Maurice Halbwachs (French: [mɔˈʁis ˈalbvaks]; 11 March 1877 – 16 March 1945) was a French philosopher and sociologist known for developing the concept of collective memory.

Born in Reims, France, Halbwachs attended the École Normale Supérieure in Paris. There he studied philosophy with Henri Bergson, who had a big influence on his thought. He aggregated in Philosophy in 1901. He taught at various lycées before traveling to Germany in 1904, where he studied at the University of Göttingen and worked on cataloging Leibniz's papers. He was nominated to co-edit an edition of Leibniz's work which never came to fruition.

He returned to France in 1905 and met Émile Durkheim, who sparked his interest in sociology. He soon joined the editorial board of L'Année Sociologique, where he worked with François Simiand editing the Economics and Statistics sections. In 1909 he returned to Germany to study Marxism and economics in Berlin.

He also had a son, Pierre Halbwachs, who influenced Deleuze in the 1940s.

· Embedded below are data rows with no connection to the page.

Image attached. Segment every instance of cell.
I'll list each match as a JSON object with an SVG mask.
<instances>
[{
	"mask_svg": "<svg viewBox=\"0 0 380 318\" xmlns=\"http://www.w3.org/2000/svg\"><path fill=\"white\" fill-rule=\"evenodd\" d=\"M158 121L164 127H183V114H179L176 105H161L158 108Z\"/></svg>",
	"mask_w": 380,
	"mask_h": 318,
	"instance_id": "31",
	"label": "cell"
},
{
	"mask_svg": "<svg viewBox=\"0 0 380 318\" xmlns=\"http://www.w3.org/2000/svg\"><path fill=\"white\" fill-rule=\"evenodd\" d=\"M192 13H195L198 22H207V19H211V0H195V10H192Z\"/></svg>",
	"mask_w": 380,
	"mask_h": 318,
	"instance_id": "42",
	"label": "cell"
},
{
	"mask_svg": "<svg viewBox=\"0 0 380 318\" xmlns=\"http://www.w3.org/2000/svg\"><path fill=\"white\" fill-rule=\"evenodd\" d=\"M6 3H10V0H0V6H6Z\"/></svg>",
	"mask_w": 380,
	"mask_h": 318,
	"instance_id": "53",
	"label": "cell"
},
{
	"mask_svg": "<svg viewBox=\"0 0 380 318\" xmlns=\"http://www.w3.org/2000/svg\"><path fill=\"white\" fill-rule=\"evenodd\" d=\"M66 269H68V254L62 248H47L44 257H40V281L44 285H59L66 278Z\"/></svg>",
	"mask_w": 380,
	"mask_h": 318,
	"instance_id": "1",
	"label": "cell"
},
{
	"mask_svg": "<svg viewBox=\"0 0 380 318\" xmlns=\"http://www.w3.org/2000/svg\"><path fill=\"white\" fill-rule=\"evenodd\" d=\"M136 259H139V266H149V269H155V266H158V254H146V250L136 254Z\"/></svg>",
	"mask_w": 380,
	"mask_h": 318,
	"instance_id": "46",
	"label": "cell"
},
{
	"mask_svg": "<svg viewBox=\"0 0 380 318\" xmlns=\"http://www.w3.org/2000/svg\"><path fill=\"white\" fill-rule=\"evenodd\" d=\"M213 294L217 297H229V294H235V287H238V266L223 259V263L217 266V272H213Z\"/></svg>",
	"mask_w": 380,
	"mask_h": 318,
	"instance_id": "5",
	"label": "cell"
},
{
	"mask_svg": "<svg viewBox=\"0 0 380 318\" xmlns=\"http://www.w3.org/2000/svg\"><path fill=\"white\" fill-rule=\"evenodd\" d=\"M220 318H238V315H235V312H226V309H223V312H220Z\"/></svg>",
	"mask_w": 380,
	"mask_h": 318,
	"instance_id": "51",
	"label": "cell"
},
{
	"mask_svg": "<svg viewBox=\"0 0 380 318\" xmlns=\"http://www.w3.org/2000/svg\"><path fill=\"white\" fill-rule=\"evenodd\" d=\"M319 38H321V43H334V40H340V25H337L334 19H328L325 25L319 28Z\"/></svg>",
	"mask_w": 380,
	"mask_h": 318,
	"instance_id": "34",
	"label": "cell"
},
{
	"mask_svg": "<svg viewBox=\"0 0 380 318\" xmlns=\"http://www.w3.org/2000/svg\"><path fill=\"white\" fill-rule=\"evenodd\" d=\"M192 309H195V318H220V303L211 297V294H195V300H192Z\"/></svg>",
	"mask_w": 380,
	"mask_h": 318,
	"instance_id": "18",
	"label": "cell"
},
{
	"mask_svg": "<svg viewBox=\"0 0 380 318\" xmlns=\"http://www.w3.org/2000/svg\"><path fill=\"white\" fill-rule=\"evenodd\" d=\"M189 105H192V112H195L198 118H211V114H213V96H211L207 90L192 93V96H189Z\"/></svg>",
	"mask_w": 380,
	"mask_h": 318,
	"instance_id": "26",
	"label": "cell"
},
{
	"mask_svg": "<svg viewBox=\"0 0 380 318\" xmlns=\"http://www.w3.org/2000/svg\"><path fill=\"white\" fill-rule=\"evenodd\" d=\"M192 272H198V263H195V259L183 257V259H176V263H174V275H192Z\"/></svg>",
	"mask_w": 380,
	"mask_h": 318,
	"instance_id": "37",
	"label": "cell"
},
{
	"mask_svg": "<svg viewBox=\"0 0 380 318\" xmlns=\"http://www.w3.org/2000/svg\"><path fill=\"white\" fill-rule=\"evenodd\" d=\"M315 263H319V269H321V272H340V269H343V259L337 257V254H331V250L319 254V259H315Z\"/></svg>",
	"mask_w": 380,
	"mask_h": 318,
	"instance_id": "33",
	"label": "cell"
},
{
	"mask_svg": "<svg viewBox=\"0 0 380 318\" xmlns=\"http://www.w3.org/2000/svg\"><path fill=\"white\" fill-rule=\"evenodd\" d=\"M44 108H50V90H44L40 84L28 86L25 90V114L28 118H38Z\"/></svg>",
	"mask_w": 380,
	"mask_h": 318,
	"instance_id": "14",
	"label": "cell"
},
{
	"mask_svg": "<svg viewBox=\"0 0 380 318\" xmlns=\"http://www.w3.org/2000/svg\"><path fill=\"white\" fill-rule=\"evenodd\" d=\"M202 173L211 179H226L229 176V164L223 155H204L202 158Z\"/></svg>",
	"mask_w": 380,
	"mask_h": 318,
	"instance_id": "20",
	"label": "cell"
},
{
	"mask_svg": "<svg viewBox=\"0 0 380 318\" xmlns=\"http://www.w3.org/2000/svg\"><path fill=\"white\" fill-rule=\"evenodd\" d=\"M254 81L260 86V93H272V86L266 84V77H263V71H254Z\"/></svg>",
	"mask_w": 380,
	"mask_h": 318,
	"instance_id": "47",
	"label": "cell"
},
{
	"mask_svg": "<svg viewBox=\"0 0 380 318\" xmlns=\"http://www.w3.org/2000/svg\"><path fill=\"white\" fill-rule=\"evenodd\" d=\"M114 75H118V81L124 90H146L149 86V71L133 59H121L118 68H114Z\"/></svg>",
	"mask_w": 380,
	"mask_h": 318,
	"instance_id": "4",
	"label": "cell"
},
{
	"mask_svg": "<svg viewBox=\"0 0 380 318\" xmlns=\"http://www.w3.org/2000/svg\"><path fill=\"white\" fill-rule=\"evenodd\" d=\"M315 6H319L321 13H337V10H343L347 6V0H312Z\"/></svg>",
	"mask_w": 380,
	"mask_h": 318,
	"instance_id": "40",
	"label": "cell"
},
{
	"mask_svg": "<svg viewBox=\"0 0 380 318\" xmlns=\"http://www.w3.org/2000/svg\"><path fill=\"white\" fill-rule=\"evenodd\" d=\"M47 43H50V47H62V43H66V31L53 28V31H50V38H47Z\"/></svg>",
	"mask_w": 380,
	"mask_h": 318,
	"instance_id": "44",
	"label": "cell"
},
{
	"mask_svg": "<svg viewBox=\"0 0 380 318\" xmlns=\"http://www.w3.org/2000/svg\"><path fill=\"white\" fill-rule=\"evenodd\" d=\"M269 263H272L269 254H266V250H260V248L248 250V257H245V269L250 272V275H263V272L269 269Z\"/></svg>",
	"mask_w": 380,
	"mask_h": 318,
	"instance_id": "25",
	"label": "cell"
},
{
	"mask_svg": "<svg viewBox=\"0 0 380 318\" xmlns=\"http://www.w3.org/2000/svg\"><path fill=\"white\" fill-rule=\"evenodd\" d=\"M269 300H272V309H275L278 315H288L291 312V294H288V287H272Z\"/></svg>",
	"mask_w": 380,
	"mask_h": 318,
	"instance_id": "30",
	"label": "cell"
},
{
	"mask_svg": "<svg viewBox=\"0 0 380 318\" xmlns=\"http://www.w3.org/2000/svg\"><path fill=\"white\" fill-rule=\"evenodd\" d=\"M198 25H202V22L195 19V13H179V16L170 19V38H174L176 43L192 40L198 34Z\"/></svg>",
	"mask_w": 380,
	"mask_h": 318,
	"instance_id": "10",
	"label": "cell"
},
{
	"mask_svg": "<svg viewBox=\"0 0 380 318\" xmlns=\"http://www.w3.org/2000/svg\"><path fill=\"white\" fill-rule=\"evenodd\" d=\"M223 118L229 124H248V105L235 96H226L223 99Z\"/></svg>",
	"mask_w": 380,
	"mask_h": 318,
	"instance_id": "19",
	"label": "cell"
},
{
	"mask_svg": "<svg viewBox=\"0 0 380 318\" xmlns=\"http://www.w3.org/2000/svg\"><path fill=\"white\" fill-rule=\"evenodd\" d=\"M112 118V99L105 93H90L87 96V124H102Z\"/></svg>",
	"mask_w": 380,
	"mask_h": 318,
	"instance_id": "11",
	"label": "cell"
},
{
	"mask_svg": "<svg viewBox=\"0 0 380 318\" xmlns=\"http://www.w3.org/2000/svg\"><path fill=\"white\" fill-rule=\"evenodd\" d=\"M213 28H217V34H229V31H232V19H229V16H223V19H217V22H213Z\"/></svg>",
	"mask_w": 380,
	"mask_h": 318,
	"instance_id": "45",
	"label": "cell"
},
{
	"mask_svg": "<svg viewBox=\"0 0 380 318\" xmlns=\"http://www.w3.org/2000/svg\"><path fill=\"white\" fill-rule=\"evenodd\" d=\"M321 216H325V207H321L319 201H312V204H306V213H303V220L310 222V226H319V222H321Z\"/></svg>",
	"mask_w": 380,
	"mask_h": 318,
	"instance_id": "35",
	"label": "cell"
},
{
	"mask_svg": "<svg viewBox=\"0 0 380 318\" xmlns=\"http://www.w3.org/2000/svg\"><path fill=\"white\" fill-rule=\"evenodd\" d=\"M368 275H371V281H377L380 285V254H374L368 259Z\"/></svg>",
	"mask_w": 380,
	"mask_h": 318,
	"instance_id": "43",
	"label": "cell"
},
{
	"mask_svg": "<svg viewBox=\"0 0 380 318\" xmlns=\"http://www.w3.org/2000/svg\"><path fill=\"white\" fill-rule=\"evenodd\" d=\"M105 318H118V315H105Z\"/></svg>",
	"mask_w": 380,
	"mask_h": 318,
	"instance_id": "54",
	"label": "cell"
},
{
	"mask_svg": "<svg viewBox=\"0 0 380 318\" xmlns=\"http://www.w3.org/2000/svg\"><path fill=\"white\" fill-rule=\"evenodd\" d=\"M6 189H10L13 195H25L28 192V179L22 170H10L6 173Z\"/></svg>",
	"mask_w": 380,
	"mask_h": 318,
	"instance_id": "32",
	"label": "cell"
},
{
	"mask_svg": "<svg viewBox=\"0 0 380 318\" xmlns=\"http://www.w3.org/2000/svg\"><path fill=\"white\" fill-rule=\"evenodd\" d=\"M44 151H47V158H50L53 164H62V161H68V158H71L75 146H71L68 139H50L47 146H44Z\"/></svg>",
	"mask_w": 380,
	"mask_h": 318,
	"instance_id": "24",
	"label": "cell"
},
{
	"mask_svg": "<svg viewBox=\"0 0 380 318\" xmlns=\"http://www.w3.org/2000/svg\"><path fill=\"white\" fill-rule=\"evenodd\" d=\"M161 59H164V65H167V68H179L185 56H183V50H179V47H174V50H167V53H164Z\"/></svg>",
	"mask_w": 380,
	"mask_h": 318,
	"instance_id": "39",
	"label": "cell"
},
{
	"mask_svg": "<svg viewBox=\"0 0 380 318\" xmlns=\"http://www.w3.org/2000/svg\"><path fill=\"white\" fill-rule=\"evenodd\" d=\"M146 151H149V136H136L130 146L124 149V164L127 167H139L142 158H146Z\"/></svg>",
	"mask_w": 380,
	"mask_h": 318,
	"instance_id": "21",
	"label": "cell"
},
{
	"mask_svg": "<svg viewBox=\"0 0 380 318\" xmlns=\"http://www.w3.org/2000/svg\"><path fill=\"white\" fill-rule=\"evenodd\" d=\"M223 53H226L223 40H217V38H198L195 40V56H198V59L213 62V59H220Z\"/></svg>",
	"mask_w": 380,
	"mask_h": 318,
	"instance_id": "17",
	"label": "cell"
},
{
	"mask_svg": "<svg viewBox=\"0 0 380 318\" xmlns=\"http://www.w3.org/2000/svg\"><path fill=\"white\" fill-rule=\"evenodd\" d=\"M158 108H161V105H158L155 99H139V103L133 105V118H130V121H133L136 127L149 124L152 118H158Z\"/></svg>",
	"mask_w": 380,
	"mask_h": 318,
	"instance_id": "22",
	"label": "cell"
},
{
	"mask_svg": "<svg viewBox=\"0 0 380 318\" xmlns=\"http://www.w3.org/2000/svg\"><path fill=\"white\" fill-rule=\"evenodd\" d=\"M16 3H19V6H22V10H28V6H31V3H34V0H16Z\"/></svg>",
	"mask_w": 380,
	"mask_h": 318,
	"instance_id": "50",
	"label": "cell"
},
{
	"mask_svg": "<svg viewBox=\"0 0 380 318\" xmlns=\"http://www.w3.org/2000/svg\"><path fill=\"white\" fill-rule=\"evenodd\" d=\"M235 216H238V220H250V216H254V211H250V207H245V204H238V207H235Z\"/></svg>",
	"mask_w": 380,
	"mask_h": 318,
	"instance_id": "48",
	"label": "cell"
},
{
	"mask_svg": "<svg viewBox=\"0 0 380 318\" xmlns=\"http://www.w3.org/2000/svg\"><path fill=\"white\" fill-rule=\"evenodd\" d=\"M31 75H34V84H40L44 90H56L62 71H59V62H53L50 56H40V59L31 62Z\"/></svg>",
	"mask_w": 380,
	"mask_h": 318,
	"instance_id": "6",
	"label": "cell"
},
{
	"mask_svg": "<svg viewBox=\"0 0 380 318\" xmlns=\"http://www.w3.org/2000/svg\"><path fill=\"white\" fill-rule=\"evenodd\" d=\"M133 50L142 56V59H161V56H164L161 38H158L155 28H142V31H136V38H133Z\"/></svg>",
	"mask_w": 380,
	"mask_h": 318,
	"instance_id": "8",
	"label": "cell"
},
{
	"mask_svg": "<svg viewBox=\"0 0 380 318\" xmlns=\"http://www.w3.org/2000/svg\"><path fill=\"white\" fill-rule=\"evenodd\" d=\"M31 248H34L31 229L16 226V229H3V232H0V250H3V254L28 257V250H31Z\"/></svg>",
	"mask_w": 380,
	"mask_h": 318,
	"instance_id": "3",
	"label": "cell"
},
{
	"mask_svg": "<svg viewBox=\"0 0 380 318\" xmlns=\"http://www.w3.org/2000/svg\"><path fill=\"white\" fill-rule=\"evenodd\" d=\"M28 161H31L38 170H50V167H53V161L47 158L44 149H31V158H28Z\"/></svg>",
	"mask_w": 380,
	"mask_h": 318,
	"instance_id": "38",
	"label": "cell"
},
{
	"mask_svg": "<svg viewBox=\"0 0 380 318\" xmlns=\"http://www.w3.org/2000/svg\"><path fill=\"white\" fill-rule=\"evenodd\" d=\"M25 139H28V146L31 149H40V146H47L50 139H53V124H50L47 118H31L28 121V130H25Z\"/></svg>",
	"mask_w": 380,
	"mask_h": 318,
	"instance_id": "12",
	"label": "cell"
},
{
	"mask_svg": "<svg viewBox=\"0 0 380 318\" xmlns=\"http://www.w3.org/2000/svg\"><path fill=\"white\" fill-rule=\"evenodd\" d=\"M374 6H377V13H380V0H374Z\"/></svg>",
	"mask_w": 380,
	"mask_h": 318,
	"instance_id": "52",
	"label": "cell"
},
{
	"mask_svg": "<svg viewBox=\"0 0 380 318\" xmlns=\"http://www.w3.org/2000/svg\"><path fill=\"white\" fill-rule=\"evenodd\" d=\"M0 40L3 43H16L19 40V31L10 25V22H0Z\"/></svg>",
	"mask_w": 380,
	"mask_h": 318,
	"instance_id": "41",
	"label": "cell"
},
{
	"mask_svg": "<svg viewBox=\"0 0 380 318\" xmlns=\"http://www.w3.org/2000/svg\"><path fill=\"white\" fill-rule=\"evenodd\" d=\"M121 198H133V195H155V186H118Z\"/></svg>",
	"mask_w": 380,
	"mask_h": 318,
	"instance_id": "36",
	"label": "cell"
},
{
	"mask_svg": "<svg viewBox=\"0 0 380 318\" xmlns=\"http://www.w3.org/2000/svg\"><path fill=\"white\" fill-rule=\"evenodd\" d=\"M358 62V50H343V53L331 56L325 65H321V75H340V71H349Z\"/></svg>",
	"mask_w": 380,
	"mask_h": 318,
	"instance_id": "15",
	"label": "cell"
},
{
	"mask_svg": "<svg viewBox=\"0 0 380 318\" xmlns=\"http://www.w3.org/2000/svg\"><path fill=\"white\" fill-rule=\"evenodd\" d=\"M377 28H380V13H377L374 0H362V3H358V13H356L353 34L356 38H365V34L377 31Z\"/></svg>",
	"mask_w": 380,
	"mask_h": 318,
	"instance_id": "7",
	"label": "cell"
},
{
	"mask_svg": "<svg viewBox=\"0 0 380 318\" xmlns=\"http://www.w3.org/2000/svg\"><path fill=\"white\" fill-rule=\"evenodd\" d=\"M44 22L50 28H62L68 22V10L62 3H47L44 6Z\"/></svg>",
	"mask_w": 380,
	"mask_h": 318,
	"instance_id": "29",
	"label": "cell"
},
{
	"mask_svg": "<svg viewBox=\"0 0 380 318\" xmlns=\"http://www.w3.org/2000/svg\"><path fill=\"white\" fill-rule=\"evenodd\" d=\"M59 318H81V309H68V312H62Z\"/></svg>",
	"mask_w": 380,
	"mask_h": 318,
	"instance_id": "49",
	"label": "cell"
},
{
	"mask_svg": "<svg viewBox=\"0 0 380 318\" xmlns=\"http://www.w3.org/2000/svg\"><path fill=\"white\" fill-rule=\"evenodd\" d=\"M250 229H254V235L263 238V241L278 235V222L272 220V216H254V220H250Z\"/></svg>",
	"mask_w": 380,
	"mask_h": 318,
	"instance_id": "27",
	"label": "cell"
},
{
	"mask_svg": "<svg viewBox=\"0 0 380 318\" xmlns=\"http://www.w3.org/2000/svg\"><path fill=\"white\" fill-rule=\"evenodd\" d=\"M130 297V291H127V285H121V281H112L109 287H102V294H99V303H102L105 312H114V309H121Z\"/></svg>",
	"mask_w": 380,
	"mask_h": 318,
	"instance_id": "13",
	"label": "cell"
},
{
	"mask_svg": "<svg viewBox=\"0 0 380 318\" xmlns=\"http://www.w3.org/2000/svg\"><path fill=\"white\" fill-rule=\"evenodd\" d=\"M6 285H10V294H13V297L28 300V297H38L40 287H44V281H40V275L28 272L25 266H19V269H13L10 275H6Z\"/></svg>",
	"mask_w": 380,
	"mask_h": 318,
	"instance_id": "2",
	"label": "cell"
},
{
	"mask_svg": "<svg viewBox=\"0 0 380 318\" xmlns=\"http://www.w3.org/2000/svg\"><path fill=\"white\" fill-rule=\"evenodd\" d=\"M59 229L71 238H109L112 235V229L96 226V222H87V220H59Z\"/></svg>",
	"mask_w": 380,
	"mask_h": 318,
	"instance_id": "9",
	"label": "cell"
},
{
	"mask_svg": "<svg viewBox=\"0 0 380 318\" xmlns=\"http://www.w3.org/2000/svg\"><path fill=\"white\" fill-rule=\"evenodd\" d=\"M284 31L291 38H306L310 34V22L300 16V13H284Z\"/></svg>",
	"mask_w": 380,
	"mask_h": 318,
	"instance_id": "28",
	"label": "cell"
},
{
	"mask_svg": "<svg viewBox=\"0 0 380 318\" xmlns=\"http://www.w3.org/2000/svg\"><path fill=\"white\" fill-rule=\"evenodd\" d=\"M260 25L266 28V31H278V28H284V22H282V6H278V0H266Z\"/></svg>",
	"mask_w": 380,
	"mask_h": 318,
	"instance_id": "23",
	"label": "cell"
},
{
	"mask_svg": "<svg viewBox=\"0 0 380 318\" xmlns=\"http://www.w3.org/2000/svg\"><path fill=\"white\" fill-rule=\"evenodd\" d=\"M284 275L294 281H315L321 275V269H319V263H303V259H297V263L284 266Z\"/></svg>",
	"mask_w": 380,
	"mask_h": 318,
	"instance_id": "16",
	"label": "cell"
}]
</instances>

From Deleuze ABCedaire : "Deleuze says that it was there in Deauville, without his parents and his younger brother, where he was completely nil in his studies, until something happened, such that Deleuze ceased being an idiot. Until Deauville, and the year in the lycee there that he spent during the "funny war," he had been null in class, but at Deauville, he met a young teacher, Pierre Halbwachs (son of a famous sociologist), with fragile health, only one eye, so deferred from military duty. For Deleuze, this encounter was an awakening, and he became something of a disciple to this young "maître". Halbwachs would take him out to the beach in winter, on the dunes, and introduced him, for example, to Gide's _Les Nourritures terrestres_, to Anatole France, Baudelaire, other works by Gide, and Deleuze was completely transformed. But since they spent so much time together, people began to talk, and the lady in whose pension Deleuze and his brother were staying warned Deleuze about Halbwachs, then wrote to his parents about it. The brothers were to return to Paris, but then the Germans invaded, and so they took off on their bicycles to meet their parents in Rochefort... and en route, they ran into Halbwachs with his father! Later in life, Deleuze met Halbwachs, without the same admiration, but at age 14, Deleuze feels he was completely right."